:: What you should do ::
Rewrite the lines of the listing below as a numbered list, leaving out blank lines, starting from the line with "Could you estimate how far the" up to and including the line with "3. the tree at point 445,619".

** START Entries supplied **

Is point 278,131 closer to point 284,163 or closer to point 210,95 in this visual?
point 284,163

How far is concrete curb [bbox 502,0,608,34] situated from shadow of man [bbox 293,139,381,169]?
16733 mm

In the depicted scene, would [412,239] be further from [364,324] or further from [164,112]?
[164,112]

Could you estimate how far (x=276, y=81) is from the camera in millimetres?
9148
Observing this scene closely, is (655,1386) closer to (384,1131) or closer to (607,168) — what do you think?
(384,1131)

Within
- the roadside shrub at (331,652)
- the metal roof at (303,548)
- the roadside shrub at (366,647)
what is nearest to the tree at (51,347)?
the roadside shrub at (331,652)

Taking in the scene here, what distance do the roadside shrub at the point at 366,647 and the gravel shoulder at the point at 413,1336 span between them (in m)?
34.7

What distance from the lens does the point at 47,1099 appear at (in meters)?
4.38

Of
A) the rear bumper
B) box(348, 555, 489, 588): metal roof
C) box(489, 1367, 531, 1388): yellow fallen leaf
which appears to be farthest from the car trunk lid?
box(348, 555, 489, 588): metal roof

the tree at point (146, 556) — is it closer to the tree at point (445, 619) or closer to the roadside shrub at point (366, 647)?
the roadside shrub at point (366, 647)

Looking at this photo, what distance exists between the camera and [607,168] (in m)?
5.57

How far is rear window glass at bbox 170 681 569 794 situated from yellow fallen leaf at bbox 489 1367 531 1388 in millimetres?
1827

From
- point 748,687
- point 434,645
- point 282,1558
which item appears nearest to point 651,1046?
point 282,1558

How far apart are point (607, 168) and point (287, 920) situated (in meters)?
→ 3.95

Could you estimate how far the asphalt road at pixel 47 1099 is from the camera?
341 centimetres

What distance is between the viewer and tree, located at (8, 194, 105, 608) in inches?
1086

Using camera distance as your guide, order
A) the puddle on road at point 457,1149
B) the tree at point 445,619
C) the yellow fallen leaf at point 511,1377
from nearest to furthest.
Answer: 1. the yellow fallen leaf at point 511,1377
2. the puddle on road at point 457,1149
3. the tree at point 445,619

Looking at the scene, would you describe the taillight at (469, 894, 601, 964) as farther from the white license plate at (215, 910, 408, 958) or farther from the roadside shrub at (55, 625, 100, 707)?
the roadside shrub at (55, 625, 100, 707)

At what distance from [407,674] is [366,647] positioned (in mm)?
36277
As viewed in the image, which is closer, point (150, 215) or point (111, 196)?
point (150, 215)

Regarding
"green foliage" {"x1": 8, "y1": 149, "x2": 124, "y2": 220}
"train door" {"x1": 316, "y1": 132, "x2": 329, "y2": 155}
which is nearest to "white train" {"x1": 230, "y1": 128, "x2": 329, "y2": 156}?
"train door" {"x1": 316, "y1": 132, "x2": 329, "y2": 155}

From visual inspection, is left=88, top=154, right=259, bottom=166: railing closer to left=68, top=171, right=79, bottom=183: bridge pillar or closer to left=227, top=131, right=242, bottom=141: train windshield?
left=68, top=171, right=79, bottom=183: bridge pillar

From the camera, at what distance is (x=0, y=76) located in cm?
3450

** END Entries supplied **

:: Task solution ::
1. Could you estimate how far the asphalt road at pixel 47 1099 is from the camera?
2. 341 centimetres
3. What distance is between the viewer and tree, located at (8, 194, 105, 608) in inches?
4. 1086
5. Using camera distance as your guide, order
6. A) the puddle on road at point 457,1149
7. B) the tree at point 445,619
8. C) the yellow fallen leaf at point 511,1377
9. from nearest to furthest.
10. Answer: 1. the yellow fallen leaf at point 511,1377
11. 2. the puddle on road at point 457,1149
12. 3. the tree at point 445,619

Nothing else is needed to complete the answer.